Text extract »

Go to the first, previous, next, last section, table of contents.

A Programmer's Guide to Gnus

It is my hope that other people will figure out smart stuff that Gnus can do, and that other people will write those smart things as well. To facilitate that I thought it would be a good idea to describe the inner workings of Gnus. And some of the not-so-inner workings, while I'm at it.

You can never expect the internals of a program not to change, but I will be defining (in some details) the interface between Gnus and its backends (this is written in stone), the format of the score files (ditto), data structures (some are less likely to change than others) and general method of operations.

Backend Interface

Gnus doesn't know anything about nntp, spools, mail or virtual groups. It only knows how to talk to virtual servers. A virtual server is a backend and some backend variables. As examples of the first, we have nntp, nnspool and nnmbox. As examples of the latter we have nntp-port-number and nnmbox-directory.

When Gnus asks for information from a backend -- say nntp -- on something, it will normally include a virtual server name in the function parameters. (If not, the backend should use the "current" virtual server.) For instance, nntp-request-list takes a virtual server as its only (optional) parameter. If this virtual server hasn't been opened, the function should fail.

Note that a virtual server name has no relation to some physical server name. Take this example:

(nntp "odd-one" 
      (nntp-address "ifi.uio.no") 
      (nntp-port-number 4324))

Here the virtual server name is `"odd-one"' while the name of the physical server is `"ifi.uio.no"'.

The backends should be able to switch between several virtual servers. The standard backends implement this by keeping an alist of virtual server environments that it pulls down/pushes up when needed.

There are two groups of interface functions: required functions, which must be present, and optional functions, which Gnus will always check whether are present before attempting to call.

All these functions are expected to return data in the buffer nntp-server-buffer (`" *nntpd*"'), which is somewhat unfortunately named, but we'll have to live with it. When I talk about "resulting data", I always refer to the data in that buffer. When I talk about "return value", I talk about the function value returned by the function call.

Some backends could be said to be server-forming backends, and some might be said to not be. The latter are backends that generally only operate on one group at a time, and have no concept of "server" -- they have a group, and they deliver info on that group and nothing more.

In the examples and definitions I will refer to the imaginary backend nnchoke.

Required Backend Functions

(nnchoke-retrieve-headers ARTICLES &optional GROUP SERVER)
articles is either a range of article numbers or a list of Message-IDs. Current backends do not fully support either - only sequences (lists) of article numbers, and most backends do not support retrieval of Message-IDs. But they should try for both. The result data should either be HEADs or NOV lines, and the result value should either be headers or nov to reflect this. This might later be expanded to various, which will be a mixture of HEADs and NOV lines, but this is currently not supported by Gnus. Here's an example HEAD:
221 1056 Article retrieved.
Path: ifi.uio.no!sturles
From: sturles@ifi.uio.no (Sturle Sunde)
Newsgroups: ifi.discussion
Subject: Re: Something very droll
Date: 27 Oct 1994 14:02:57 +0100
Organization: Dept. of Informatics, University of Oslo, Norway
Lines: 26
Message-ID: <38o8e1$a0o@holmenkollen.ifi.uio.no>
References: <38jdmq$4qu@visbur.ifi.uio.no>
NNTP-Posting-Host: holmenkollen.ifi.uio.no
.

Material for the task »
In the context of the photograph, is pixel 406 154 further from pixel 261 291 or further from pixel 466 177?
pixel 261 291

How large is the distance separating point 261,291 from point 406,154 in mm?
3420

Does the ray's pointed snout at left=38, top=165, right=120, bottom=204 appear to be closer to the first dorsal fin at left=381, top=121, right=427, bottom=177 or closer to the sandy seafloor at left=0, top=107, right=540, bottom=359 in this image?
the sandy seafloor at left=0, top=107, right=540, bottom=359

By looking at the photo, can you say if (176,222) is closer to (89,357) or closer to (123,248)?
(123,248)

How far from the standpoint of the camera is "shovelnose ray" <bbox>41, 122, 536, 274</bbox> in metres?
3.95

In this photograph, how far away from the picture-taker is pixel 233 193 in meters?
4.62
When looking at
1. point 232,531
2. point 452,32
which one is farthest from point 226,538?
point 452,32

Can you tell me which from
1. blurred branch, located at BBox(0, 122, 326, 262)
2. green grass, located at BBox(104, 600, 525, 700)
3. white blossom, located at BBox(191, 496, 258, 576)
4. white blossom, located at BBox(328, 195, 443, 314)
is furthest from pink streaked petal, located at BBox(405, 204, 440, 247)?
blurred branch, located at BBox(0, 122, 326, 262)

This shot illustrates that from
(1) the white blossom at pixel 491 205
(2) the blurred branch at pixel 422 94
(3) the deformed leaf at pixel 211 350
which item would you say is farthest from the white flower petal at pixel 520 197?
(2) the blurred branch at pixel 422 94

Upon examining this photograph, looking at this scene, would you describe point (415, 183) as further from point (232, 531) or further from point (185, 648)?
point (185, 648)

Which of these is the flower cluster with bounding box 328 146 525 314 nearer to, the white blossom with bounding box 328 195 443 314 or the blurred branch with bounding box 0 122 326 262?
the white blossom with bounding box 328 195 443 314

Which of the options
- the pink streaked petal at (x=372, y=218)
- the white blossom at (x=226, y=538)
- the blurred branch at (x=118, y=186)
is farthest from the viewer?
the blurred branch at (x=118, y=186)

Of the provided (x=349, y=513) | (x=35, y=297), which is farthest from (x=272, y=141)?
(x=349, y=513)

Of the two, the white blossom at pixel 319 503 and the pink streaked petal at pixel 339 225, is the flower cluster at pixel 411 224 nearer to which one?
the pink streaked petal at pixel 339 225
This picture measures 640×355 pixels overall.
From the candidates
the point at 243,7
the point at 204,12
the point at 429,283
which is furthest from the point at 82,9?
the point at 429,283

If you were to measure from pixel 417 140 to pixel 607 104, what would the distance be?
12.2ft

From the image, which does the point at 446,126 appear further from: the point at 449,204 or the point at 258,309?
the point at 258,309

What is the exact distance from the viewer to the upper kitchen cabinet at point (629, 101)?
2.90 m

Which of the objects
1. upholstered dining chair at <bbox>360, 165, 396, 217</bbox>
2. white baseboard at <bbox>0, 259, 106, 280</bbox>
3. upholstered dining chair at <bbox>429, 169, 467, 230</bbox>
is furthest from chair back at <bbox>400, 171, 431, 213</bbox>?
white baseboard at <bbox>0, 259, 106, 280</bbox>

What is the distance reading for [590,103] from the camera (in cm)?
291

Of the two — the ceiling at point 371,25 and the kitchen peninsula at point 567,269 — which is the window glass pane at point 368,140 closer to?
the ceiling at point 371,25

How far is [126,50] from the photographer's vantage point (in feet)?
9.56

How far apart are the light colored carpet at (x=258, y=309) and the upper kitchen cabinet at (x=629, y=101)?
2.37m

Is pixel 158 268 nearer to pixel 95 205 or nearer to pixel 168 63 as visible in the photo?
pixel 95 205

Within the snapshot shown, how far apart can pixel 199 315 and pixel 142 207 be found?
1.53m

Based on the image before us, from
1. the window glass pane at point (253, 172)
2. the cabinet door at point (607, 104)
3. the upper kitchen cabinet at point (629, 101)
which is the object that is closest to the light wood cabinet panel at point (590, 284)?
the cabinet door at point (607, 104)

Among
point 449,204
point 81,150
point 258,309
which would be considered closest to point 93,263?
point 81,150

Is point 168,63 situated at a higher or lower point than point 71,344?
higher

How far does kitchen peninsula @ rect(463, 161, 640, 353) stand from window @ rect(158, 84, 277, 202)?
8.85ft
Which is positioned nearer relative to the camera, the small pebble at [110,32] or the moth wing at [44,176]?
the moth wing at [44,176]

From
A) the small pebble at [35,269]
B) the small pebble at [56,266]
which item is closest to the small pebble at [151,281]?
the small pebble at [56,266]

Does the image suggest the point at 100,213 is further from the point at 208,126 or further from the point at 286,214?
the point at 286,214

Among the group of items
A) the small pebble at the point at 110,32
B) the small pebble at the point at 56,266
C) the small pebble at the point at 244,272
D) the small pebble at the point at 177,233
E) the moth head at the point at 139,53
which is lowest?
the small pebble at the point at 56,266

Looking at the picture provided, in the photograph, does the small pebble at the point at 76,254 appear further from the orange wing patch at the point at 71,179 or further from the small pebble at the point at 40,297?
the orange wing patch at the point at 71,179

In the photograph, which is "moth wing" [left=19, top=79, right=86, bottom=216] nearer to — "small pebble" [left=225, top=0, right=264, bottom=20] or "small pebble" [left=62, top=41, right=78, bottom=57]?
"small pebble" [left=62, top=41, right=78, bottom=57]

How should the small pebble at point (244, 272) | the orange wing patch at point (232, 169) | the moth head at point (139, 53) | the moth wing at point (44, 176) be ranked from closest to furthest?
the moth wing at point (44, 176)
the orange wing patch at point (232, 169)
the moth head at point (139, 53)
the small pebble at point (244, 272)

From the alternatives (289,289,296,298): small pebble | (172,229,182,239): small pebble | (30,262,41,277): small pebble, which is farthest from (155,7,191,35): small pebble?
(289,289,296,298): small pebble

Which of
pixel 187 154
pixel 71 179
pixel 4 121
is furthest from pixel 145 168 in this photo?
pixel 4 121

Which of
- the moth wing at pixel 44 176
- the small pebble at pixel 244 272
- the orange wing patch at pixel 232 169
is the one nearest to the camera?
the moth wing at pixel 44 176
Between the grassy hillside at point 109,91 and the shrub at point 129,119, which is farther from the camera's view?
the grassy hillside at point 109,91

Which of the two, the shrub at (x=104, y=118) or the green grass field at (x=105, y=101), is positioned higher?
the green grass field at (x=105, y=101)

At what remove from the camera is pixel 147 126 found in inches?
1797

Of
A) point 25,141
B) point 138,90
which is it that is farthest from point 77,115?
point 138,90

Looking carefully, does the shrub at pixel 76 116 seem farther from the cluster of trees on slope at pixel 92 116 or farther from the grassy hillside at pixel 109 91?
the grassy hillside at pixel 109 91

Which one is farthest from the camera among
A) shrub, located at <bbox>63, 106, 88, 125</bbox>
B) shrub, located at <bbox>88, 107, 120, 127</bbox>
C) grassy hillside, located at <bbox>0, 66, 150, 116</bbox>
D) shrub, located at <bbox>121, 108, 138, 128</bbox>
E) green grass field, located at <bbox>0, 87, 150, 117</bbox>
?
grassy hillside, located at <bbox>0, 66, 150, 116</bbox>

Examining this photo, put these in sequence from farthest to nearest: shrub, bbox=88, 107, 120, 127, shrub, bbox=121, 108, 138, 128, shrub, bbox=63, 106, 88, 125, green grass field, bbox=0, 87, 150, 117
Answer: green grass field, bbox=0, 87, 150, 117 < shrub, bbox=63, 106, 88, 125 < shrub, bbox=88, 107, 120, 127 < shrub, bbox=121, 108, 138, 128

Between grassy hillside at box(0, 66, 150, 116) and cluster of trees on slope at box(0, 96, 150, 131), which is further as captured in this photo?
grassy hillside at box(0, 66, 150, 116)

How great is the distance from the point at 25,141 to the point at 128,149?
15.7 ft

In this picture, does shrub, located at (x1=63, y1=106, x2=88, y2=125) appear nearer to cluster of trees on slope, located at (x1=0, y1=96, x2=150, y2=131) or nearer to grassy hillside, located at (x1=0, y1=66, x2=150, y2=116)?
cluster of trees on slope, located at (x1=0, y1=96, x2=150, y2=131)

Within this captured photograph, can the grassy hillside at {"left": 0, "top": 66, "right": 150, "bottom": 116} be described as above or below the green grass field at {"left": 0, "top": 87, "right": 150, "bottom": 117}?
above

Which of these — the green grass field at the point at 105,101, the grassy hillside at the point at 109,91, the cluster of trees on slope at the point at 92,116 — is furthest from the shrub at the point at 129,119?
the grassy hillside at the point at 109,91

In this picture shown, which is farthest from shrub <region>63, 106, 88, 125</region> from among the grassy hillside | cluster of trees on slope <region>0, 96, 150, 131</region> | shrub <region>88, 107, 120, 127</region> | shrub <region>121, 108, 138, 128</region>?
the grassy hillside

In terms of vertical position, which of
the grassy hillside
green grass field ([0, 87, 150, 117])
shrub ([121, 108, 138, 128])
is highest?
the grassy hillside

Parts of the exercise »
**1.** Reproduce word for word the passage of the Gnus programmer's guide starting with "All these functions" and going on through "ARTICLES &optional GROUP SERVER)".
**2.** Quote the rows exactly, starting with the line with "In this picture, does" and going on through the last of the rows.

Worked answers »
**1.**
All these functions are expected to return data in the buffer nntp-server-buffer (`" *nntpd*"'), which is somewhat unfortunately named, but we'll have to live with it. When I talk about "resulting data", I always refer to the data in that buffer. When I talk about "return value", I talk about the function value returned by the function call.

Some backends could be said to be server-forming backends, and some might be said to not be. The latter are backends that generally only operate on one group at a time, and have no concept of "server" -- they have a group, and they deliver info on that group and nothing more.

In the examples and definitions I will refer to the imaginary backend nnchoke.

Required Backend Functions

(nnchoke-retrieve-headers ARTICLES &optional GROUP SERVER)

**2.**
In this picture, does shrub, located at (x1=63, y1=106, x2=88, y2=125) appear nearer to cluster of trees on slope, located at (x1=0, y1=96, x2=150, y2=131) or nearer to grassy hillside, located at (x1=0, y1=66, x2=150, y2=116)?
cluster of trees on slope, located at (x1=0, y1=96, x2=150, y2=131)

Within this captured photograph, can the grassy hillside at {"left": 0, "top": 66, "right": 150, "bottom": 116} be described as above or below the green grass field at {"left": 0, "top": 87, "right": 150, "bottom": 117}?
above

Which of these — the green grass field at the point at 105,101, the grassy hillside at the point at 109,91, the cluster of trees on slope at the point at 92,116 — is furthest from the shrub at the point at 129,119?
the grassy hillside at the point at 109,91

In this picture shown, which is farthest from shrub <region>63, 106, 88, 125</region> from among the grassy hillside | cluster of trees on slope <region>0, 96, 150, 131</region> | shrub <region>88, 107, 120, 127</region> | shrub <region>121, 108, 138, 128</region>?
the grassy hillside

In terms of vertical position, which of
the grassy hillside
green grass field ([0, 87, 150, 117])
shrub ([121, 108, 138, 128])
is highest?
the grassy hillside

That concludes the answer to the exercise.